On a multicore x86 machine, Say a thread executing on core1 increments an integer variable a
at the same time thread on core 2 also increments it. Given that the initial value of a
was 0, would it always be 2
in the end? Or it could have some other value? Assume that a
is declared as volatile
and we are not using atomic variables (such as atomic<> of C++ and built in atomic operations in gcc).
If the value of a
would indeed be always 2 in such event, does that mean that a long int
in x86-64 would also have the same property, that is, a
will always be 2 in the end?
On objects without an atomic type, standard never defines ++ as an atomic operation.
The C / C++ language itself makes no claim of atomicity or lack thereof. You need to rely on intrinsics or library functions to ensure atomic behavior.
x86 guarantees that aligned loads and stores up to 64 bits are atomic, but not wider accesses.
In computer science, the fetch-and-add CPU instruction (FAA) atomically increments the contents of a memory location by a specified value. That is, fetch-and-add performs the operation increment the value at address x by a, where x is a memory location and a is some value, and return the original value at x.
The increment-memory machine instruction on an X86 is atomic only if you use it with a LOCK prefix.
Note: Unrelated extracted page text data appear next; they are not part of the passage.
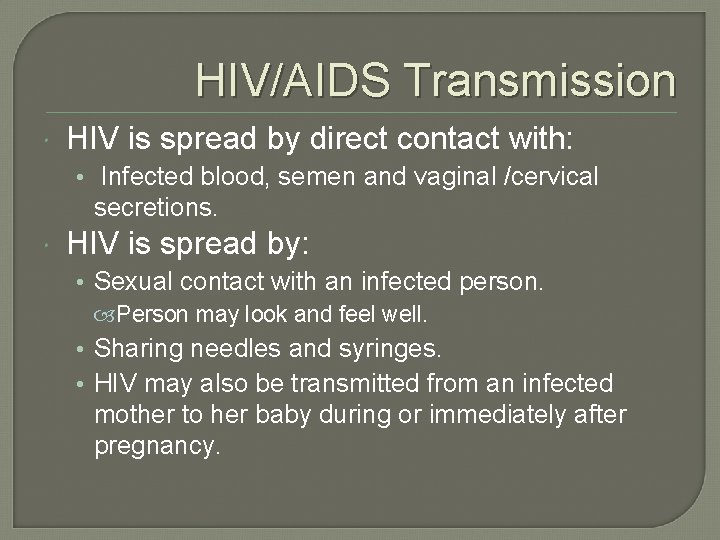 HIV/AIDS Transmission

HIV is spread by direct contact with:

• Infected blood, semen and vaginal /cervical secretions.

HIV is spread by:

• Sexual contact with an infected person.

Person may look and feel well.

• Sharing needles and syringes.

• HIV may also be transmitted from an infected mother to her baby during or immediately after pregnancy.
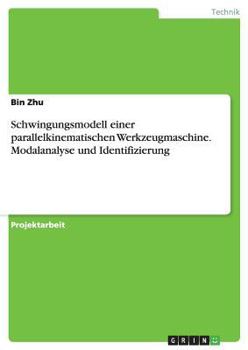 Technik

Bin Zhu

Schwingungsmodell einer parallelkinematischen Werkzeugmaschine. Modalanalyse und Identifizierung

Projektarbeit

GRIN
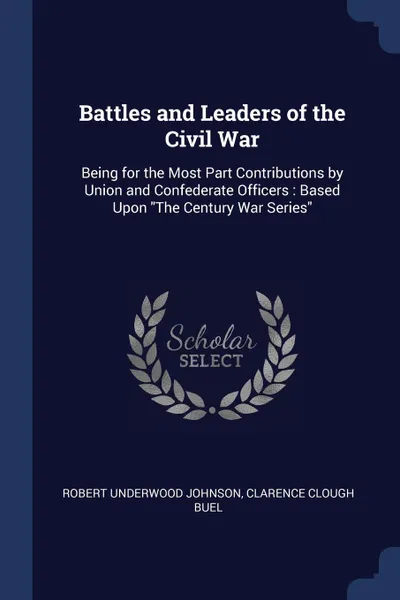 Battles and Leaders of the Civil War

Being for the Most Part Contributions by Union and Confederate Officers : Based Upon "The Century War Series"

Scholar SELECT

ROBERT UNDERWOOD JOHNSON, CLARENCE CLOUGH BUEL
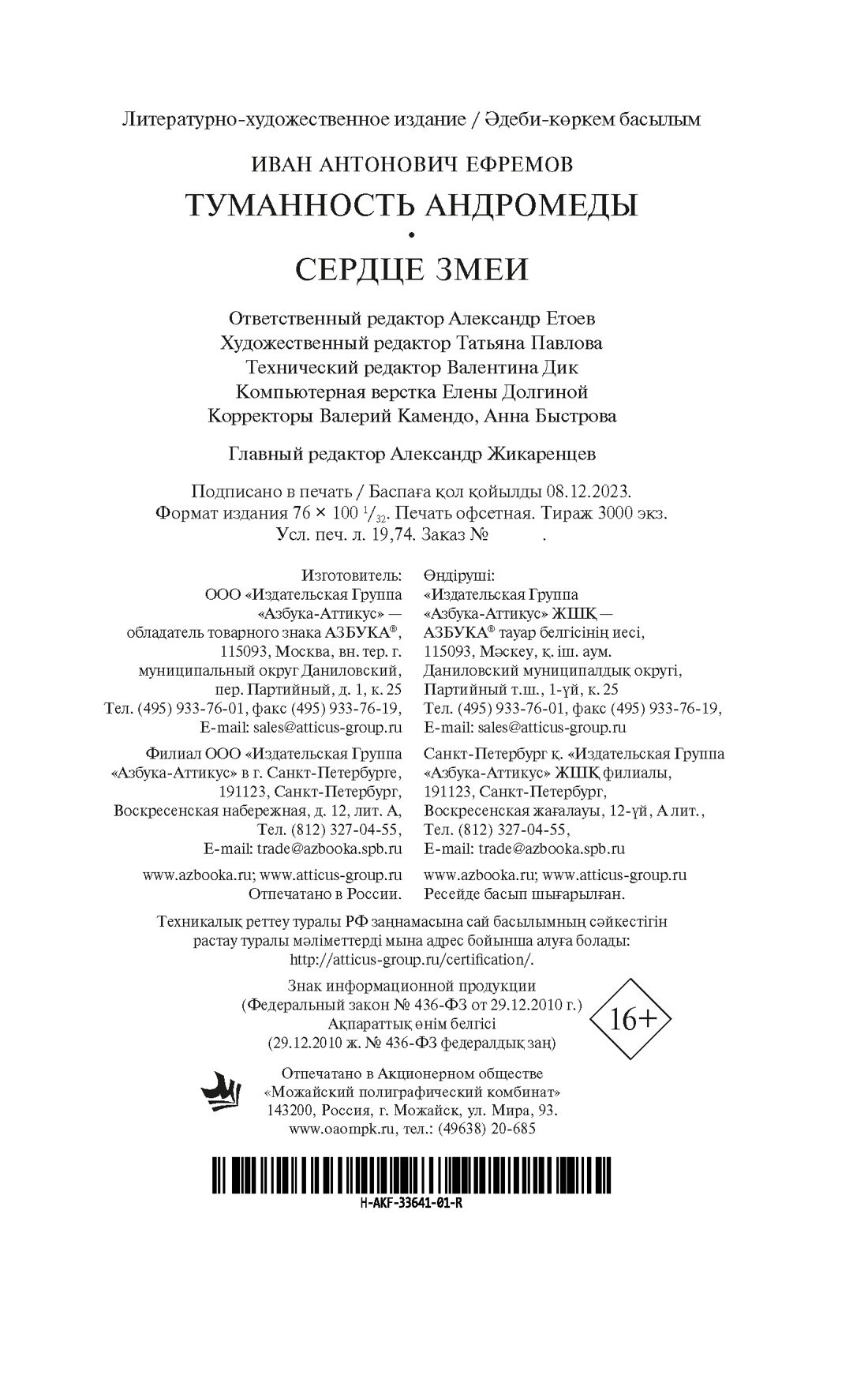 Литературно-художественное издание / Әдеби-көркем басылым

ИВАН АНТОНОВИЧ ЕФРЕМОВ

ТУМАННОСТЬ АНДРОМЕДЫ

•

СЕРДЦЕ ЗМЕИ

Ответственный редактор Александр Етоев
Художественный редактор Татьяна Павлова
Технический редактор Валентина Дик
Компьютерная верстка Елены Долгиной
Корректоры Валерий Камендо, Анна Быстрова

Главный редактор Александр Жикаренцев

Подписано в печать / Баспаға қол қойылды 08.12.2023.
Формат издания 76 × 100 $^1/_{32}$. Печать офсетная. Тираж 3000 экз.
Усл. печ. л. 19,74. Заказ № .

Изготовитель:
ООО «Издательская Группа «Азбука-Аттикус» — обладатель товарного знака АЗБУКА®, 115093, Москва, вн. тер. г. муниципальный округ Даниловский, пер. Партийный, д. 1, к. 25
Тел. (495) 933-76-01, факс (495) 933-76-19,
E-mail: sales@atticus-group.ru

Филиал ООО «Издательская Группа «Азбука-Аттикус» в г. Санкт-Петербурге, 191123, Санкт-Петербург, Воскресенская набережная, д. 12, лит. А,
Тел. (812) 327-04-55,
E-mail: trade@azbooka.spb.ru

www.azbooka.ru; www.atticus-group.ru
Отпечатано в России.

Өндіруші:
«Издательская Группа «Азбука-Аттикус» ЖШҚ — АЗБУКА® тауар белгісінің иесі, 115093, Мәскеу, қ. іш. аум. Даниловский муниципалдық округі, Партийный т.ш., 1-үй, к. 25
Тел. (495) 933-76-01, факс (495) 933-76-19,
E-mail: sales@atticus-group.ru

Санкт-Петербург қ. «Издательская Группа «Азбука-Аттикус» ЖШҚ филиалы, 191123, Санкт-Петербург, Воскресенская жағалауы, 12-үй, А лит.,
Тел. (812) 327-04-55,
E-mail: trade@azbooka.spb.ru

www.azbooka.ru; www.atticus-group.ru
Ресейде басып шығарылған.

Техникалық реттеу туралы РФ заңнамасына сай басылымның сәйкестігін растау туралы мәліметтерді мына адрес бойынша алуға болады: http://atticus-group.ru/certification/.

Знак информационной продукции
(Федеральный закон № 436-ФЗ от 29.12.2010 г.)
Ақпараттық өнім белгісі
(29.12.2010 ж. № 436-ФЗ федералдық заң)

16+

Отпечатано в Акционерном обществе «Можайский полиграфический комбинат»
143200, Россия, г. Можайск, ул. Мира, 93.
www.oaompk.ru, тел.: (49638) 20-685

H-AKF-33641-01-R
x++ in C and C++ doesn't have atomic behavior. If you do unlocked increments, due to races in which processor is reading and writing X, if two separate processors attempt an increment, you can end up with just one increment or both being seen (the second processor may have read the initial value, incremented it, and written it back after the first writes its results back).
I believe that C++11 offers atomic increments, and most vendor compilers have an idiomatic way to cause an atomic increment of certain built-in integer types (typically int and long); see your compiler reference manual.
If you want to increment a "large value" (say, a multiprecision integer), you need to do so with using some standard locking mechanism such as a semaphore.
Note that you need to worry about atomic reads, too. On the x86, reading a 32 or 64 bit value happens to be atomic if it is 64-bit word aligned. That won't be true of a "large value"; again you'll need some standard lock.